On June 26, 2017, the Supreme Court lifted part of the injunction that prevented implementation of President Trump’s Executive Order, Protecting the National from Foreign Terrorist Entry into the United States. The Supreme Court also agreed to review legal arguments from the two federal court cases stemming from the Executive Order, which calls for a temporary suspension of entry of foreign nationals from six predominantly Muslim countries, this October.

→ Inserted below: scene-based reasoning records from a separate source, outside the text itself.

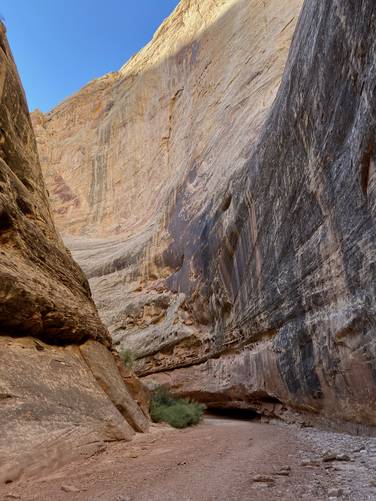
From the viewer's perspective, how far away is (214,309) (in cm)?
1420

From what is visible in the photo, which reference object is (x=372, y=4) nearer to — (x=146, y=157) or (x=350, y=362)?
(x=350, y=362)

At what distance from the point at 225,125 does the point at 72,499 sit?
17.7 m

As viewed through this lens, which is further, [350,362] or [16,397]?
[350,362]

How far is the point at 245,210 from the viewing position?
11547mm

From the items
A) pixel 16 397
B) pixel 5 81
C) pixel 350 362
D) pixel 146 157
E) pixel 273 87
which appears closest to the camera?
pixel 16 397

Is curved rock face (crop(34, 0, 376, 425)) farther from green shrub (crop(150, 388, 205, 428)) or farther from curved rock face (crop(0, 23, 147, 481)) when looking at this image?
curved rock face (crop(0, 23, 147, 481))

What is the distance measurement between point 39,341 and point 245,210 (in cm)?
733

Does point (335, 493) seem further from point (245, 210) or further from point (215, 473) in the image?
point (245, 210)

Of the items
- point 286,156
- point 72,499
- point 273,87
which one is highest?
point 273,87

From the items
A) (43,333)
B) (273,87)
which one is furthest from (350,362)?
(273,87)

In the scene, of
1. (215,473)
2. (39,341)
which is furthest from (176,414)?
(215,473)

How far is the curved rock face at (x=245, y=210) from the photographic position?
627 centimetres

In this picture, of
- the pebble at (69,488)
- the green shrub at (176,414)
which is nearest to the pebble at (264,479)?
the pebble at (69,488)

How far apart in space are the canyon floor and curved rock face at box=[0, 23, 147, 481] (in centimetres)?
37
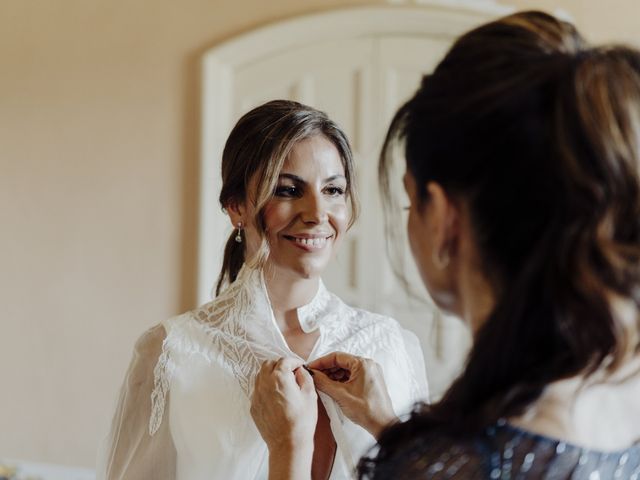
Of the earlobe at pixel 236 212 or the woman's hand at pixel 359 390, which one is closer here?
the woman's hand at pixel 359 390

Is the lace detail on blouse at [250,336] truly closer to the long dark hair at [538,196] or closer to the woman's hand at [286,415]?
the woman's hand at [286,415]

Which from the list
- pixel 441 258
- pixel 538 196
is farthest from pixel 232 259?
pixel 538 196

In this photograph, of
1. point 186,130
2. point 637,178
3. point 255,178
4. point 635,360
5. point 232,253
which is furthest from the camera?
point 186,130

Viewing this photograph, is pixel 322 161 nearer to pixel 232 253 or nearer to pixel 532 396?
pixel 232 253

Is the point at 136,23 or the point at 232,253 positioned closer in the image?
the point at 232,253

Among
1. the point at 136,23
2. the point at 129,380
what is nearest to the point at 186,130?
the point at 136,23

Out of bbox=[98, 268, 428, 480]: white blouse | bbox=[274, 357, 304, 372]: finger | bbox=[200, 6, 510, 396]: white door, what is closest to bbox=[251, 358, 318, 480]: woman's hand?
bbox=[274, 357, 304, 372]: finger

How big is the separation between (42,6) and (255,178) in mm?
2619

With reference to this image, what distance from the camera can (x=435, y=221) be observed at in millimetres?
856

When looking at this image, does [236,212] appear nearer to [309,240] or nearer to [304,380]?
[309,240]

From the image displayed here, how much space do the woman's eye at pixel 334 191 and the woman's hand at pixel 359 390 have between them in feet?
1.15

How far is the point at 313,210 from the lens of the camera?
64.5 inches

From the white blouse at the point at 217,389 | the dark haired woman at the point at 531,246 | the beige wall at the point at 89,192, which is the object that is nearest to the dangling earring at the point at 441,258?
the dark haired woman at the point at 531,246

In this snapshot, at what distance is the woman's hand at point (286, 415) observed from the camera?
1317 mm
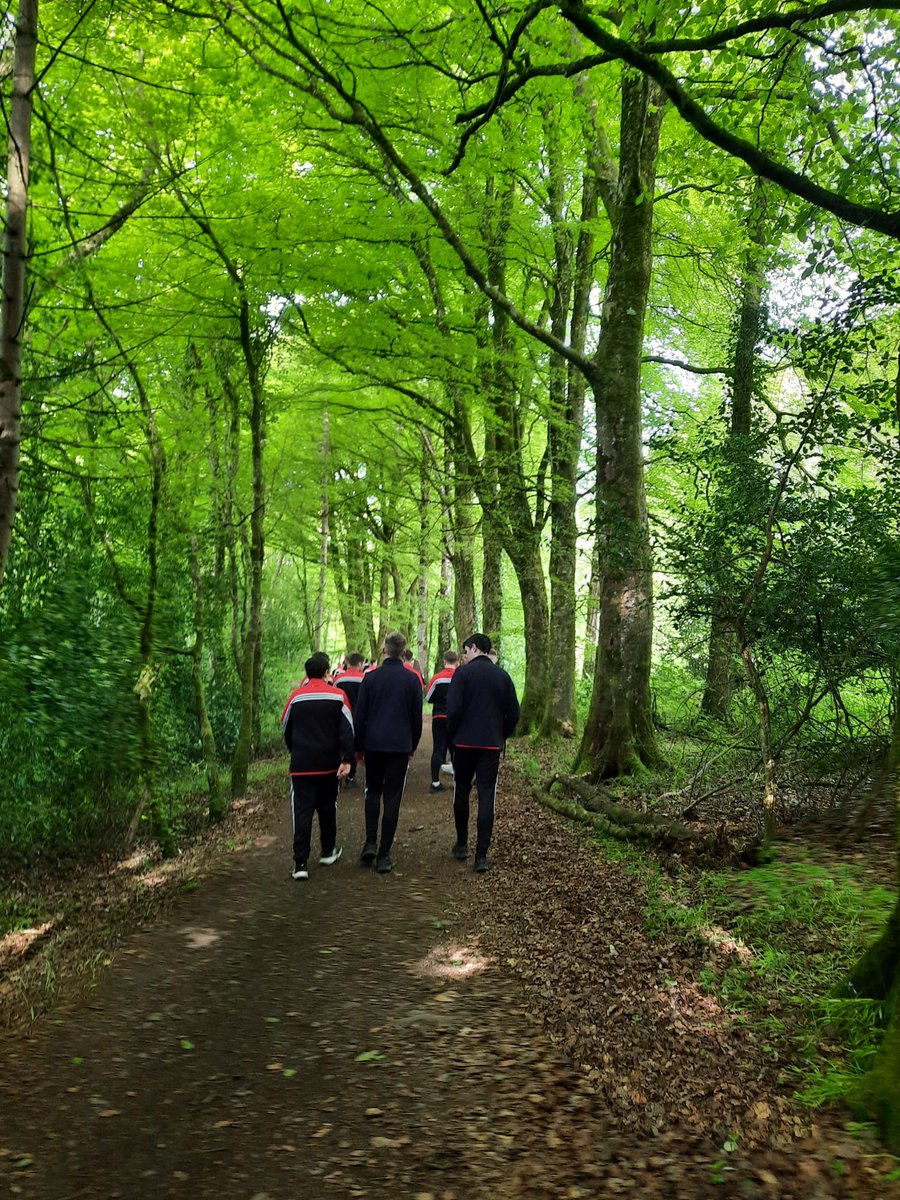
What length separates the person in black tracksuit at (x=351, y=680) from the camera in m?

The Supreme Court will allow the executive branch to implement the travel ban under strict limits, stating that the travel ban cannot be imposed on individuals who have “credible claim of a bona fide relationship with a person or entity in the United States.” On June 28, 2017, the State Department issued a cable to U.S. consulates and embassies on how to apply the limited travel ban that will go into effect this evening. The cable defines individuals having a bona fide relationship with a person in the United States as “close family.” The cable’s definition of “close family” encompasses the following individuals:

  • Parent (including parent-in-law)
  • Spouse
  • Child
  • Adult son or daughter
  • Son-in-law
  • Daughter-in-law
  • Sibling, whether whole or half, including step relationships
  • Fiancée

The cable goes on to say that “close family” does not include the following:

  • Grandparents
  • Grandchildren
  • Aunts
  • Uncles
  • Nieces
  • Nephews
  • Cousins
  • Brothers-in-laws and sisters-in-law
  • Fiancés
  • Any other ‘extended’ family members

The cable states that individuals claiming a bona fide relationship with a U.S. entity must have a formal, documented relationship with the U.S. entity, a relationship that was formed in the ordinary course rather than for the purpose of evading the Executive Order. The cable provides examples of bona fide relationships with U.S. entities, including the following:

  • An eligible I visa applicant employed by foreign media that has a news office based in the U.S.
  • Students who have been admitted to U.S. educational institutions
  • A worker who accepted an offer of employment from a company in the U.S.
  • A lecturer invited to address an audience in the U.S.

Precisely how this cable’s framework will be implemented remains to be seen. We will provide updates on this breaking story as it develops.